• Task brief
Please reproduce the entries that follow without a single difference.

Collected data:
******

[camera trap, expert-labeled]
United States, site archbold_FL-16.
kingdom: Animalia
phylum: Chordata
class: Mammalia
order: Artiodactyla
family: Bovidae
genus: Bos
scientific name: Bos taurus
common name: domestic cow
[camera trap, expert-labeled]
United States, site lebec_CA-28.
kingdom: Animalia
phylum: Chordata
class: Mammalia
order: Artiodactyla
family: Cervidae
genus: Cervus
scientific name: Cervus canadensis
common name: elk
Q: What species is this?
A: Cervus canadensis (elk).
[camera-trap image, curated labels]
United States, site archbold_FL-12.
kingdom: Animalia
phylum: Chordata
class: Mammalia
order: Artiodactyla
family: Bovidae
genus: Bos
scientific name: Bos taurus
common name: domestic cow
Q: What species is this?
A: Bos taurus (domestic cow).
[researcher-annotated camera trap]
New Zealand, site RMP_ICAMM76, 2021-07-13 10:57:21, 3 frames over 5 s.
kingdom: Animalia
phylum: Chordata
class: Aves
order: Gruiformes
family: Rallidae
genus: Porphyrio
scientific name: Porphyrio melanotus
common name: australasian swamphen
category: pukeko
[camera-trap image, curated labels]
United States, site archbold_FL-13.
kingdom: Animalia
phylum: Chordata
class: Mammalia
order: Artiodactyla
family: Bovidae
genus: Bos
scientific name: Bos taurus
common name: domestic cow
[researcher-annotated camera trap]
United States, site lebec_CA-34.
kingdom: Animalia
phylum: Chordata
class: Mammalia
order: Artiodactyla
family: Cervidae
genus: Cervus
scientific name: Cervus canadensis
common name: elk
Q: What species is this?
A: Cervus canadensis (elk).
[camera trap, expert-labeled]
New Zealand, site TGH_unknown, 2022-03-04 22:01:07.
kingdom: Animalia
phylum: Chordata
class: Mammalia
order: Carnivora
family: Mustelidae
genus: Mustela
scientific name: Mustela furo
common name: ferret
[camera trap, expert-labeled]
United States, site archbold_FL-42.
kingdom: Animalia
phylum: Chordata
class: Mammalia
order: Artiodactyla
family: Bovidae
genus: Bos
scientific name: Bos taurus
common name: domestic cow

******

• Response below
[camera trap, expert-labeled]
United States, site archbold_FL-16.
kingdom: Animalia
phylum: Chordata
class: Mammalia
order: Artiodactyla
family: Bovidae
genus: Bos
scientific name: Bos taurus
common name: domestic cow
[camera trap, expert-labeled]
United States, site lebec_CA-28.
kingdom: Animalia
phylum: Chordata
class: Mammalia
order: Artiodactyla
family: Cervidae
genus: Cervus
scientific name: Cervus canadensis
common name: elk
Q: What species is this?
A: Cervus canadensis (elk).
[camera-trap image, curated labels]
United States, site archbold_FL-12.
kingdom: Animalia
phylum: Chordata
class: Mammalia
order: Artiodactyla
family: Bovidae
genus: Bos
scientific name: Bos taurus
common name: domestic cow
Q: What species is this?
A: Bos taurus (domestic cow).
[researcher-annotated camera trap]
New Zealand, site RMP_ICAMM76, 2021-07-13 10:57:21, 3 frames over 5 s.
kingdom: Animalia
phylum: Chordata
class: Aves
order: Gruiformes
family: Rallidae
genus: Porphyrio
scientific name: Porphyrio melanotus
common name: australasian swamphen
category: pukeko
[camera-trap image, curated labels]
United States, site archbold_FL-13.
kingdom: Animalia
phylum: Chordata
class: Mammalia
order: Artiodactyla
family: Bovidae
genus: Bos
scientific name: Bos taurus
common name: domestic cow
[researcher-annotated camera trap]
United States, site lebec_CA-34.
kingdom: Animalia
phylum: Chordata
class: Mammalia
order: Artiodactyla
family: Cervidae
genus: Cervus
scientific name: Cervus canadensis
common name: elk
Q: What species is this?
A: Cervus canadensis (elk).
[camera trap, expert-labeled]
New Zealand, site TGH_unknown, 2022-03-04 22:01:07.
kingdom: Animalia
phylum: Chordata
class: Mammalia
order: Carnivora
family: Mustelidae
genus: Mustela
scientific name: Mustela furo
common name: ferret
[camera trap, expert-labeled]
United States, site archbold_FL-42.
kingdom: Animalia
phylum: Chordata
class: Mammalia
order: Artiodactyla
family: Bovidae
genus: Bos
scientific name: Bos taurus
common name: domestic cow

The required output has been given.